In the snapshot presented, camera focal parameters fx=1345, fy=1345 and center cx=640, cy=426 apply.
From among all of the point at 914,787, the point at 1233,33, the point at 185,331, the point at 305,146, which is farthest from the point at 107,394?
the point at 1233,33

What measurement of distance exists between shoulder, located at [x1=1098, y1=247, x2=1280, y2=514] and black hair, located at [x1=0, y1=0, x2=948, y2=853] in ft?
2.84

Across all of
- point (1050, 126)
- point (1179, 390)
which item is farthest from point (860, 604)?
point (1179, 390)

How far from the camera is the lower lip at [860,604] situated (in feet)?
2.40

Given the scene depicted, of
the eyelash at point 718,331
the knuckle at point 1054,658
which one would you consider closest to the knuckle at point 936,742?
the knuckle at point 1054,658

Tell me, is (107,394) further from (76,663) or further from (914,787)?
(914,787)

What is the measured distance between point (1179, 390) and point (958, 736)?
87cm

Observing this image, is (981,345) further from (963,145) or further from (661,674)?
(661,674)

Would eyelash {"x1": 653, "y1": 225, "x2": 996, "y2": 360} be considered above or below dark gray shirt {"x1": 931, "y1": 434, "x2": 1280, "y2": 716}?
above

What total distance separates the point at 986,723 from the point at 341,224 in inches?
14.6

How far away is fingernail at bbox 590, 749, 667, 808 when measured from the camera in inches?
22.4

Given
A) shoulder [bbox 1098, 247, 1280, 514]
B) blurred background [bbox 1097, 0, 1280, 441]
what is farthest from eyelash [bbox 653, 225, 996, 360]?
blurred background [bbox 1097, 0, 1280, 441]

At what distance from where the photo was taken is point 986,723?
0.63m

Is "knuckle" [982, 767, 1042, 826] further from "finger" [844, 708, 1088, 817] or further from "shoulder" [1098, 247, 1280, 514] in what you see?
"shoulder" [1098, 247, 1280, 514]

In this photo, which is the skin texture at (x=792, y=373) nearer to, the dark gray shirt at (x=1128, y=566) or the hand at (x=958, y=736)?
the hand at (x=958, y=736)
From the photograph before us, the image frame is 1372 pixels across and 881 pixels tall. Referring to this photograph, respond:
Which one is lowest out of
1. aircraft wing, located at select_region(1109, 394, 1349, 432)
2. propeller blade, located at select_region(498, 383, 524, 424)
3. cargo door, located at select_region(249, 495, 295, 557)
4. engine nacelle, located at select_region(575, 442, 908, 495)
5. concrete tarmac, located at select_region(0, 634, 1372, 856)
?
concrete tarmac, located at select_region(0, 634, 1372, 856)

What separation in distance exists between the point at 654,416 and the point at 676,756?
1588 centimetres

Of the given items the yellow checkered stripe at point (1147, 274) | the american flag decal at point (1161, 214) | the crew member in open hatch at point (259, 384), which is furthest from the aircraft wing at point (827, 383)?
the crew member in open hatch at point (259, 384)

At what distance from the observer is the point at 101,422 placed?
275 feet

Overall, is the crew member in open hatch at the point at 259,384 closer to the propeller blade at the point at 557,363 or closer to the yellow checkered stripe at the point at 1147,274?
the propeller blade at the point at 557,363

◆ ◆ ◆ ◆ ◆ ◆ ◆

What the exercise asks
Rewrite every line of the records above as a JSON list of strings, one string per line, leaving out blank lines.

Solution for this problem
[
  "In the snapshot presented, camera focal parameters fx=1345, fy=1345 and center cx=640, cy=426 apply.",
  "From among all of the point at 914,787, the point at 1233,33, the point at 185,331, the point at 305,146, which is farthest from the point at 107,394?",
  "the point at 1233,33",
  "What measurement of distance exists between shoulder, located at [x1=1098, y1=247, x2=1280, y2=514] and black hair, located at [x1=0, y1=0, x2=948, y2=853] in ft?",
  "2.84",
  "Across all of",
  "- point (1050, 126)",
  "- point (1179, 390)",
  "which item is farthest from point (860, 604)?",
  "point (1179, 390)",
  "How far from the camera is the lower lip at [860,604] situated (in feet)?",
  "2.40",
  "Given the scene depicted, of",
  "the eyelash at point 718,331",
  "the knuckle at point 1054,658",
  "which one would you consider closest to the knuckle at point 936,742?",
  "the knuckle at point 1054,658",
  "Tell me, is (107,394) further from (76,663) or further from (914,787)?",
  "(914,787)",
  "What is the measured distance between point (1179, 390) and point (958, 736)?",
  "87cm",
  "Observing this image, is (981,345) further from (963,145) or further from (661,674)?",
  "(661,674)",
  "Would eyelash {\"x1\": 653, \"y1\": 225, \"x2\": 996, \"y2\": 360} be considered above or below dark gray shirt {\"x1\": 931, \"y1\": 434, \"x2\": 1280, \"y2\": 716}?",
  "above",
  "What total distance separates the point at 986,723 from the point at 341,224 in inches?",
  "14.6",
  "How far away is fingernail at bbox 590, 749, 667, 808 when measured from the camera in inches?",
  "22.4",
  "Given",
  "A) shoulder [bbox 1098, 247, 1280, 514]",
  "B) blurred background [bbox 1097, 0, 1280, 441]",
  "what is farthest from eyelash [bbox 653, 225, 996, 360]?",
  "blurred background [bbox 1097, 0, 1280, 441]",
  "At what distance from where the photo was taken is point 986,723?",
  "0.63m",
  "Is \"knuckle\" [982, 767, 1042, 826] further from \"finger\" [844, 708, 1088, 817] or further from \"shoulder\" [1098, 247, 1280, 514] in what you see?",
  "\"shoulder\" [1098, 247, 1280, 514]",
  "In this photo, which is the skin texture at (x=792, y=373) nearer to, the dark gray shirt at (x=1128, y=566) or the hand at (x=958, y=736)?",
  "the hand at (x=958, y=736)",
  "From the photograph before us, the image frame is 1372 pixels across and 881 pixels tall. Referring to this photograph, respond:",
  "Which one is lowest out of",
  "1. aircraft wing, located at select_region(1109, 394, 1349, 432)",
  "2. propeller blade, located at select_region(498, 383, 524, 424)",
  "3. cargo door, located at select_region(249, 495, 295, 557)",
  "4. engine nacelle, located at select_region(575, 442, 908, 495)",
  "5. concrete tarmac, located at select_region(0, 634, 1372, 856)",
  "?",
  "concrete tarmac, located at select_region(0, 634, 1372, 856)",
  "What separation in distance exists between the point at 654,416 and the point at 676,756?",
  "1588 centimetres",
  "Of the given items the yellow checkered stripe at point (1147, 274) | the american flag decal at point (1161, 214) | the crew member in open hatch at point (259, 384), which is furthest from the aircraft wing at point (827, 383)?",
  "the crew member in open hatch at point (259, 384)",
  "At what distance from the observer is the point at 101,422 placed?",
  "275 feet",
  "Overall, is the crew member in open hatch at the point at 259,384 closer to the propeller blade at the point at 557,363 or closer to the yellow checkered stripe at the point at 1147,274?",
  "the propeller blade at the point at 557,363"
]